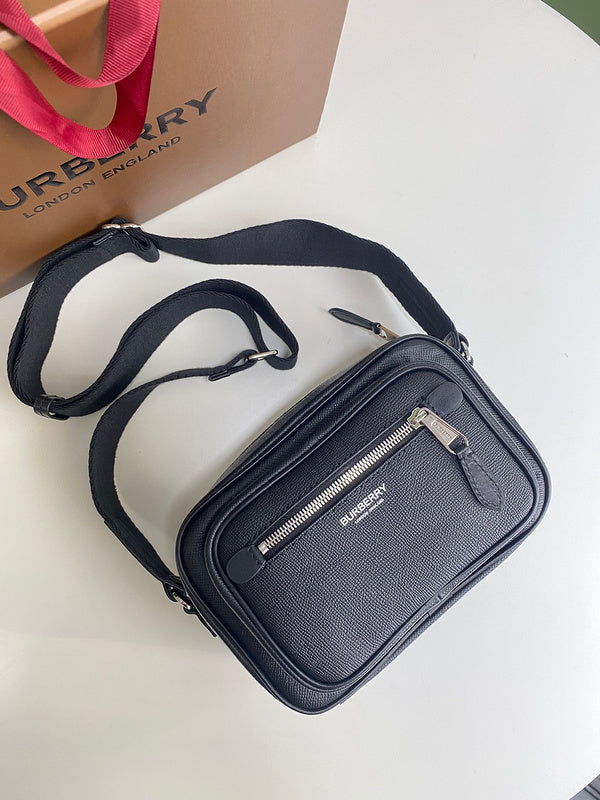 BBR Bags - ENT - 213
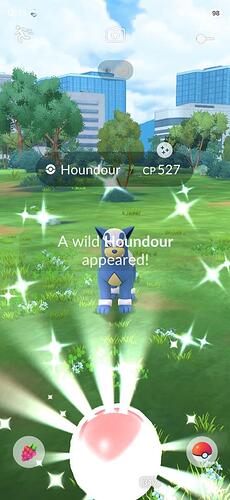 Screenshot_20260606_121326_Pokmon GO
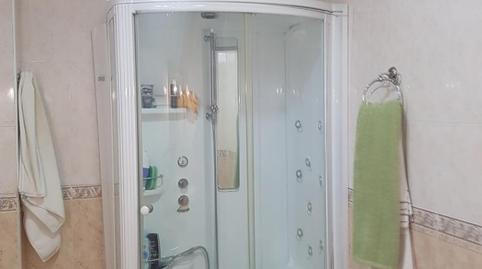 Photo 4 of Single-family semi-detached for sale in El Castillo - San Roque - El Carmen, Murcia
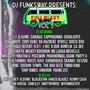 Full Blast Bars vol3 (Explicit)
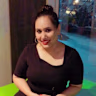 Sakshi Saroha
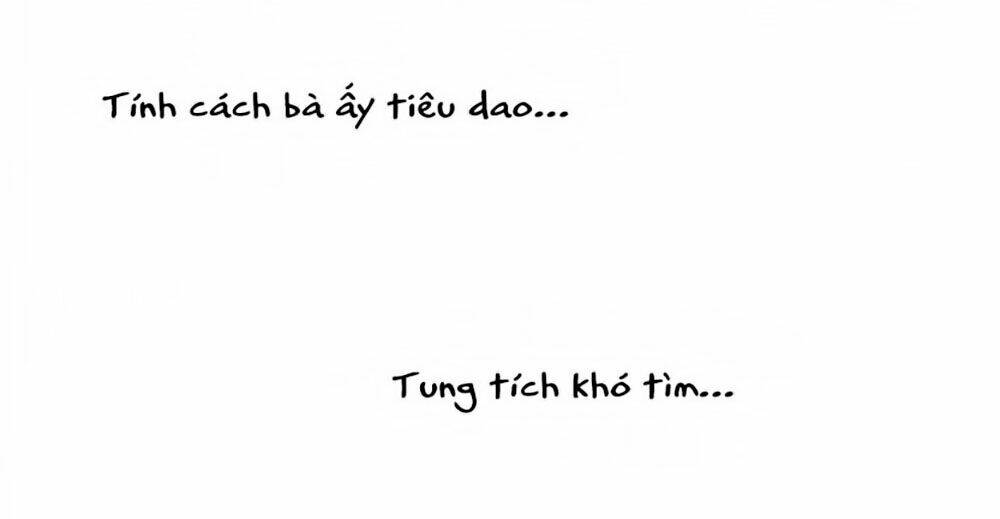 Beauty And Demon Chapter 72 - Trang 2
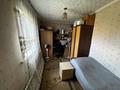 Жеке үй · 3 бөлме · 82 м² · 3 жүзд., Тургенова 105, бағасы: 15 млн ₸ в Караганде, Казыбек би р-н — фото 9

HOW TO COMPLETE THIS TASK: What is needed is an exact restatement of the lines from the line with "Screenshot_20260606_121326_Pokmon GO" through the final line of the data, pictures excluded.

REPLY TO THE TASK:
 Screenshot_20260606_121326_Pokmon GO
 Photo 4 of Single-family semi-detached for sale in El Castillo - San Roque - El Carmen, Murcia
 Full Blast Bars vol3 (Explicit)
 Sakshi Saroha
 Beauty And Demon Chapter 72 - Trang 2
 Жеке үй · 3 бөлме · 82 м² · 3 жүзд., Тургенова 105, бағасы: 15 млн ₸ в Караганде, Казыбек би р-н — фото 9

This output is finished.